▶ **EXERCISE INSTRUCTIONS**
Translate this sentence from the laser physics article below into Spanish: "During an atom's resting state, electrons are close to the nucleus."

▶ **TEXT SECTION**

AORN Journal,  Nov, 2003  by Karen Andersen

Albert Einstein is credited with developing the field of quantum electronics (ie, a fancy name for laser physics) with a paper on photoelectric effects. (1) Einstein postulated that light does not consist of continuous waves (ie, small, hard particles) as early theorists believed. Instead it consists of bundles of energy called photons.

Neils Bohr's model of the atom, set forth in a series of papers in 1913, described atoms as constantly in motion, continuously vibrating, and moving. (2) In simple terms, the atom is composed of a small, dense nucleus that contains positively charged protons and neutral neutrons. (3) (p132) Negatively charged electrons orbit the nucleus, similar to planets around the sun. This little family is held together by electrical attraction between the positive and the negative, like metal shavings to a magnet.

During an atom's resting state, electrons are close to the nucleus. In the atmosphere, however, electrons tend to absorb energy that occurs naturally. As electrons absorb this energy, they jump to a higher energy level or orbit, where the atom is said to be excited. The atom can exist in this excited, unstable state for only a short period of time before the electrons have to return to their resting orbit. As electrons fall back to their resting orbit, they spontaneously release a photon of energy--a tiny burst of surplus energy, a particle of light. (4) This burst of light, which is called a photon, heads off on a random pathway. This theory is called the spontaneous emission of radiation. It exists in the natural world as fluorescence. Ordinary light from a flashlight or from the sun is emitted spontaneously when atoms release excess energy with no outside intervention. Spontaneous emission is the source of virtually all the light we see in nature, and a photon is the basic unit of radiation that constitutes light. (5) (p2)

▶ **RECORDED INFORMATION**
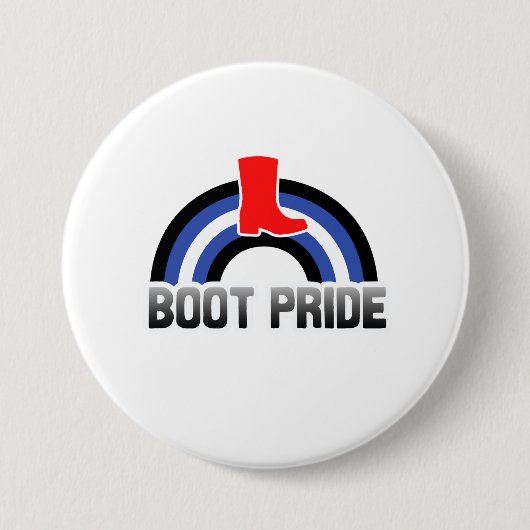 Stiefel-Stolz Button (Vorderseite)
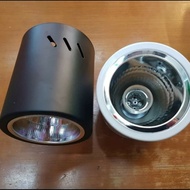 3.5" inch Round Outbow Downlight C-312 Caltech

▶ **EXERCISE RESPONSE**
Durante el estado de reposo de un átomo, los electrones están cerca del núcleo.